Introduction

With the increased computing power, Machine Learning algorithms are a top choice for handling large datasets, building robust models, and fine-tuning the parameters since operations and processes can be designed to run in parallel. There has been many recent papers on applications of machine learning in social science. For instance, Nyman & Ormerod compared ordinary least squares regression results with random forest regression results in predicting economic recession and obtained a considerably higher adjusted R-squared with random forest regression (Nyman & Ormerod, 2017). A more detailed discussion of utilizing various Machine Learning algorithms for predicting economic growth and recession has been published in the 2017 book, Machine Learning Techniques in Economics (Basuchoudhary, Bang, & Sen, 2017). In the field of environmental science, a Feb. 2017 paper surveyed the accuracy of various machine learning algorithms, including LASSO regression, Random Forests, and neural networks, in predicting ragweed pollen concentration (Liu et al., 2017).

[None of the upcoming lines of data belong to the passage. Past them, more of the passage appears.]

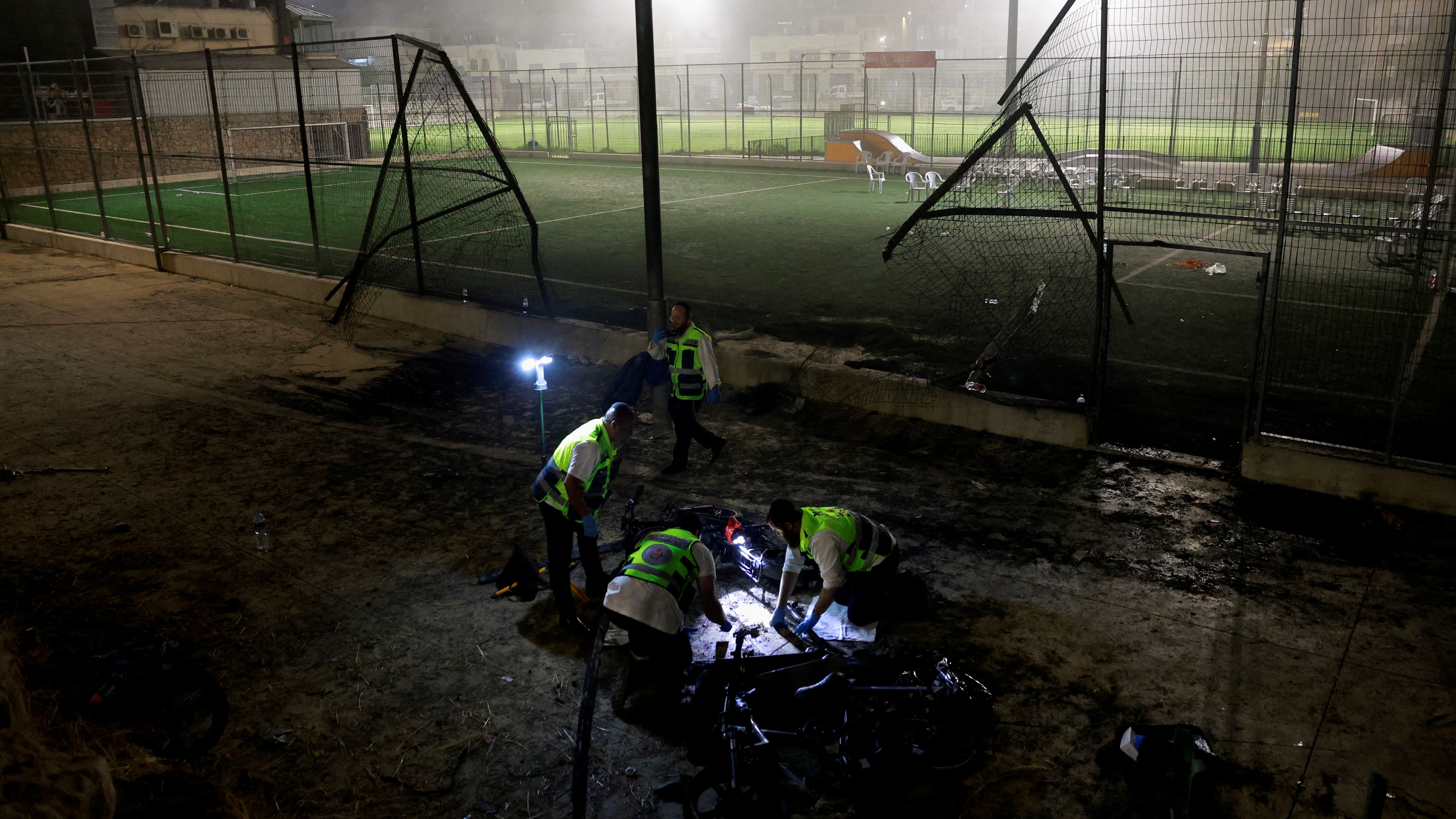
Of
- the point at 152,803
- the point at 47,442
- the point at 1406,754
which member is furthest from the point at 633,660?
the point at 47,442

In both Nyman & Ormerod’s and Liu’s examples, random forest has proven to be the best-performing, both in terms of prediction accuracy and variable selection. It was, however, not available as a Stata package until Summer 2017, when the authors of this paper developed a java-based Stata implementation of the algorithm. In this paper, we will briefly discuss the mathematical background of Random Forest. We will then illustrate two examples in Stata, one for predicting the British General Election outcome (Fieldhouse et al., n.d.) and the other for estimating log-scaled income from the 2016 U.S. Consumer Finance Survey (“Full public data set - full data sets of all scf variables.” n.d.).

Mathematical Background

Tree-based models have long been popular analytical tools because of their versatility and interpretability. A tree-based model generally involves recursively partitioning the given data set into two groups based on a certain criterion until a pre-determined stopping condition is met. Figure 1 below illustrates a recursive partitioning of a 2-dimensional input space with axis-aligned boundaries. At the bottom of decision trees are leaf nodes that correspond to the target values.

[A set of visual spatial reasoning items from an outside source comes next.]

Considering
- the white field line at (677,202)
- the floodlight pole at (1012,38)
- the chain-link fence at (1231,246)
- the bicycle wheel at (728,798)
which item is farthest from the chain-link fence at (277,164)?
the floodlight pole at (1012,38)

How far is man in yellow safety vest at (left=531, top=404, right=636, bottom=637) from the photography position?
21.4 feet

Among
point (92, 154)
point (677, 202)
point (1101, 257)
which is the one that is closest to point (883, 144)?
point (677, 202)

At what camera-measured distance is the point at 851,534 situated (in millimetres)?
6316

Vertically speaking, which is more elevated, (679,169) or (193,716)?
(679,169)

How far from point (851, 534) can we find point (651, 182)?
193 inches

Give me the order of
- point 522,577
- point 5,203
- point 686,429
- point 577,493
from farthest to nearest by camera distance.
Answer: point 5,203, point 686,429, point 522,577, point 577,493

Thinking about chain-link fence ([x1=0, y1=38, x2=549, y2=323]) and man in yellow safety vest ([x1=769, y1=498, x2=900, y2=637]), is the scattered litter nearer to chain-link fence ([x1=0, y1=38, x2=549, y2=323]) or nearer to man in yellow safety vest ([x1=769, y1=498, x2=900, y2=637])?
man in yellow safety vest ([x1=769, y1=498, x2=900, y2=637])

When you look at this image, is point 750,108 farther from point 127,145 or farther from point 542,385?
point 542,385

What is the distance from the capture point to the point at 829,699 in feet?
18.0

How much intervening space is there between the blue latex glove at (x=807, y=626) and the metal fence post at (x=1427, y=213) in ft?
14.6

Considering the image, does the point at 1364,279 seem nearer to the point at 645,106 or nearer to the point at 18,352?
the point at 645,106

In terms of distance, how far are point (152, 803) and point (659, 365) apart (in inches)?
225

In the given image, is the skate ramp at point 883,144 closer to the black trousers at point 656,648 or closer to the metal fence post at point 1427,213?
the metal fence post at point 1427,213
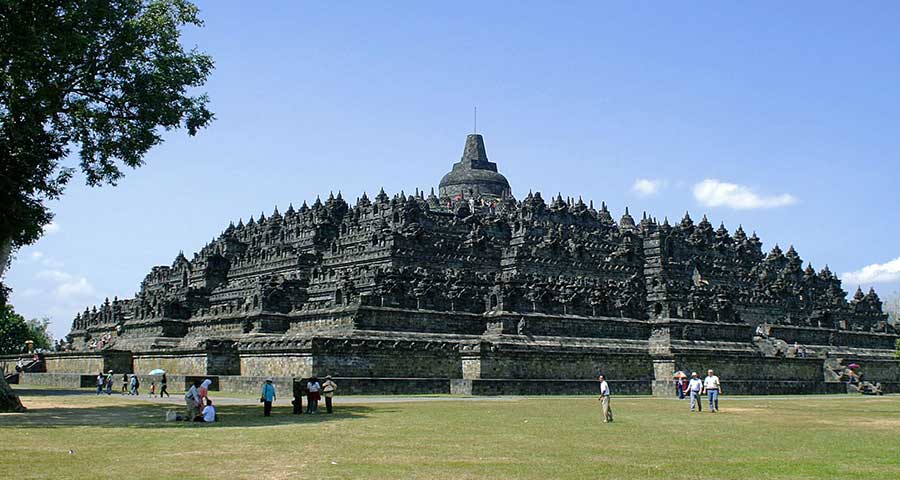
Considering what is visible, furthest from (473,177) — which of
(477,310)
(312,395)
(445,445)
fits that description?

Figure 2 is a graphical representation of the subspaces partitioned in Figure 1.

Depending on how the partition and stopping criteria are set, decision trees can be designed both for classification and regression tasks.

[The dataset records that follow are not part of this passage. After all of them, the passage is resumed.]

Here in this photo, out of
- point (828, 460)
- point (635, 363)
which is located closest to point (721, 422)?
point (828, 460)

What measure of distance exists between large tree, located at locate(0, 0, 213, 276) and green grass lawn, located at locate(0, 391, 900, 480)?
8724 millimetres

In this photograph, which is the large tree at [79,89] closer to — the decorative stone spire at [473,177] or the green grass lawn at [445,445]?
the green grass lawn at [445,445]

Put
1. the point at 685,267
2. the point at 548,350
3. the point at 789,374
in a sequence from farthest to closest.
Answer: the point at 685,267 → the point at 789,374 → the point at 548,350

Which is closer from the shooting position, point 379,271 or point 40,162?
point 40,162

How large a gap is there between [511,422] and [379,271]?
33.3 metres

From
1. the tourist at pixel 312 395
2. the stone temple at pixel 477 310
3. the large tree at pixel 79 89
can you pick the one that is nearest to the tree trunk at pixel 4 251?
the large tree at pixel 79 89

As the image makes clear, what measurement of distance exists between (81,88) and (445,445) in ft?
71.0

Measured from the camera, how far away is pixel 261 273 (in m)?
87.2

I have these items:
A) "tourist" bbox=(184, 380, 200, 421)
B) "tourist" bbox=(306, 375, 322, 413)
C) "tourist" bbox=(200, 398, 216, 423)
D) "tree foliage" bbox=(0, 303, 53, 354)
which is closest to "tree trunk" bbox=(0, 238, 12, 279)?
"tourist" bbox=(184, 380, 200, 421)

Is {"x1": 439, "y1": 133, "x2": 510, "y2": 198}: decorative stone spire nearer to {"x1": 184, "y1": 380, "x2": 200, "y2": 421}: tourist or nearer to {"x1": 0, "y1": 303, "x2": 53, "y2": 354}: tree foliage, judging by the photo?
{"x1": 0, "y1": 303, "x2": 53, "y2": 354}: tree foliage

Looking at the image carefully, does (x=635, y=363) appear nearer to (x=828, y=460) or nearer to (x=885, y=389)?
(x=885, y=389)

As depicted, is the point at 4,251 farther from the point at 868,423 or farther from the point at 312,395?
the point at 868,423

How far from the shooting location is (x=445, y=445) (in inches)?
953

For both classification and regression problems, the subset of predictor variables selected to split an internal node depends on pre-determined splitting criteria which is formulated as an optimization problem. A common splitting criterion in classification problems is entropy, which is the practical application of Shannon’s source coding theorem that specifies the lower bound on the length of a random variable’s bit representation (Shannon, 2001). At each internal node of the decision tree, entropy is given by the formula \[E = \sum_{i = 1}^{c}p_i \times log(p_i)\] where \(c\) is the number of unique classes and \(p_i\) is the prior probability of each given class. This value is strategically maximized in order to gain the most information at every split of the decision tree. Entropy is used as a splitting criterion in the WEKA Random Forest implementation as well as the Stata plugin used in this paper. For regression problems, a commonly used splitting criterion is the mean squared error or root mean squared error at each internal node. Root mean squared error is strategically minimized at every split in order to minimize the final MSE.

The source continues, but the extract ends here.